By 2007, it was clear that the United States Army was facing unprecedented challenges. Faced with increasing rates of post-traumatic stress, an elevated suicide rate, and other challenges, as well as public and political pressure to do something about what many considered a growing crisis in the ranks, Army leaders discovered that Soldiers were reluctant to seek help; some commanders were skeptical that troops were really facing serious issues; and clinicians were unsure how best to identify and treat those who needed help. As the demands of two protracted wars required continued deployments, Army leaders discovered that the challenges they faced were as much cultural as medical and embarked on imaginative and aggressive efforts to change the organization’s culture. This story of both successes and failures reveals how change takes place within a complex organization that is beholden to and part of a culture that enables war and stigmatizes mental health.

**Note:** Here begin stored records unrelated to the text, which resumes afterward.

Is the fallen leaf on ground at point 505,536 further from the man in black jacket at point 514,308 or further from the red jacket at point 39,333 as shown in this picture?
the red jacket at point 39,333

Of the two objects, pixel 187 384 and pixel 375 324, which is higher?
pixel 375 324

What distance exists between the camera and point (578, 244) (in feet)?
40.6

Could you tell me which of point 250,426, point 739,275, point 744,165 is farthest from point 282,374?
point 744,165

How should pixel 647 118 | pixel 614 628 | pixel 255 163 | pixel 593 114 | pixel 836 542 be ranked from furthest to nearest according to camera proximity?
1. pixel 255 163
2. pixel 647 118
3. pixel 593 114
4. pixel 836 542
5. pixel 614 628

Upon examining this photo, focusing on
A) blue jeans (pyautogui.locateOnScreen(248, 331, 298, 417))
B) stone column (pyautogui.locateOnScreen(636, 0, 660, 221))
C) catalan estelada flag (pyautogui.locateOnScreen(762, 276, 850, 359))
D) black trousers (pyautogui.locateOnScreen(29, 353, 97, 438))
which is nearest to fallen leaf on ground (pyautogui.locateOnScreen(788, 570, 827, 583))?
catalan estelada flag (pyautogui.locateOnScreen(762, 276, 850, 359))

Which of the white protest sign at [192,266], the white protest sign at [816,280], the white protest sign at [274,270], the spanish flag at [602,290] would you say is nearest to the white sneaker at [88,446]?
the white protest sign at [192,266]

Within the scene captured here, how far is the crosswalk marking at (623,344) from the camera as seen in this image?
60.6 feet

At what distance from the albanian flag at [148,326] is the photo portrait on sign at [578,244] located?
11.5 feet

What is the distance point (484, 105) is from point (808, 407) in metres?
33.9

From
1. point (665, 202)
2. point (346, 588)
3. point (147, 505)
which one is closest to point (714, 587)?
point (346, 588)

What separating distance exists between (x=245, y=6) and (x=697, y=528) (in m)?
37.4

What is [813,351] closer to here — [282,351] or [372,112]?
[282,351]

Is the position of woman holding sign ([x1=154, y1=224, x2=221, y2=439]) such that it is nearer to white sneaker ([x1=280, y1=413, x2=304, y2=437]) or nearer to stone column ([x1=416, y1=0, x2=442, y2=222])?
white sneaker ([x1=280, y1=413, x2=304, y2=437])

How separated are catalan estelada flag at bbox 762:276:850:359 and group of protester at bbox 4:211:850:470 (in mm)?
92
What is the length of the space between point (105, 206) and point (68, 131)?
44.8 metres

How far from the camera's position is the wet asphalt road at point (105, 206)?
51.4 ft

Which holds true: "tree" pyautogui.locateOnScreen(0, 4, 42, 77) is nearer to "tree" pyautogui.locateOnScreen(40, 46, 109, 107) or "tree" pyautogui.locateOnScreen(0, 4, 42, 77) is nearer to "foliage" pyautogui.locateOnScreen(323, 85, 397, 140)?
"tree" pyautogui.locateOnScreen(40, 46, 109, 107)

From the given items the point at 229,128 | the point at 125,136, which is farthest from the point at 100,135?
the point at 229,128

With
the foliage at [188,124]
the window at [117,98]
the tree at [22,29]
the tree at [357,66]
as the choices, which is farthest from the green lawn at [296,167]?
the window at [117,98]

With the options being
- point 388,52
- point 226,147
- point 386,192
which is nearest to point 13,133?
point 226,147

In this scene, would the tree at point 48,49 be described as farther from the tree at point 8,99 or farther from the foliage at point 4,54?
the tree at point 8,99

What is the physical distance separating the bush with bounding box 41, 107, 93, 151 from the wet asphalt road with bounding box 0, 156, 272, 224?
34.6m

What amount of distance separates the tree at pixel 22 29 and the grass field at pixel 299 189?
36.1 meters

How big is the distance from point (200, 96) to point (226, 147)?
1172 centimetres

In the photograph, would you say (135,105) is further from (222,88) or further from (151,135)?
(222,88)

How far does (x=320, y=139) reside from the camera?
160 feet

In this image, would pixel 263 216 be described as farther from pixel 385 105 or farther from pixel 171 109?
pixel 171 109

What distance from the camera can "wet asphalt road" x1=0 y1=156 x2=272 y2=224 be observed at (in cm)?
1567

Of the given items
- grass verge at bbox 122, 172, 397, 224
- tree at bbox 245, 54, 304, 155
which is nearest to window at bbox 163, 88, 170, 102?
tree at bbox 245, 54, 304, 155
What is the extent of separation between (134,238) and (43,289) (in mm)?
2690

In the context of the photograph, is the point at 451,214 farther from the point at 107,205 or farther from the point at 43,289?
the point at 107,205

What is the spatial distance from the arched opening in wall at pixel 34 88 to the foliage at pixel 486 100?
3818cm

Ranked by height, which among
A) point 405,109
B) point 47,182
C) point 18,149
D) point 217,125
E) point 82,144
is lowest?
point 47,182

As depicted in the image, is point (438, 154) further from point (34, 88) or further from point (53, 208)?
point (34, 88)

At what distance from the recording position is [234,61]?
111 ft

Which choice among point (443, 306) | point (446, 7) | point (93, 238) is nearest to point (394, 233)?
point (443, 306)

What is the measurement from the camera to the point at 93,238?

David Kieran is Associate Professor of History and the Colonel Richard R. Hallock Distinguished University Chair in Military History at Columbus State University in Columbus, GA. He is the author of Signature Wounds: The Untold Story of the Military’s Mental Health Crisis (New York University Press, 2019) and Forever Vietnam: How a Divisive War Changed American Public Memory (University of Massachusetts Press, 2014). He is also the editor of The War of My Generation: Youth Culture and the War on Terror (Rutgers University Press, 2015); the co-editor, with Edwin A. Martini, of At War: The Military and American Culture in the Twentieth Century and Beyond (Rutgers University Press, 2018); and with Rebecca A. Adelman, of Remote Warfare: New Cultures of Violence (University of Minnesota Press, 2020). His scholarly articles have appeared in Modern American History, American Studies, The Journal of American Studies, War & Society, and the Journal of War & Culture Studies, as well as in eleven edited collections, and he has published op-eds in publications including SlateThe Washington PostPsychology Today, The Albany Times-Union and the Toledo Blade. His current projects include a history of organizational change in the U.S. Army after Vietnam, tentatively entitled When In Charge, Take Charge: Carl Vuono, Max Thurman, and the Remaking of an Army (advance contract, the University of North Carolina Press); co-editing, with Beth Bailey, a volume examining how the Army has approached cultural change from the Second World War to the present; and co-editing, with Michael Denehy, an oral history collection, The Long War: American Experiences During the Iraq War. He earned his BA in English from Connecticut College and his PhD in American Studies at The George Washington University and he has received fellowships and grants from the American Culture Studies Program at Washington University in St. Louis, the Tanner Humanities Center at the University of Utah, the Gerald R. Ford Presidential Library, the National Endowment for the Humanities, and Mississippi State University. During the 2024-25 Academic Year, he is serving as the Harold K. Johnson Chair of Military History at the U.S. Army War College in Carlisle, PA.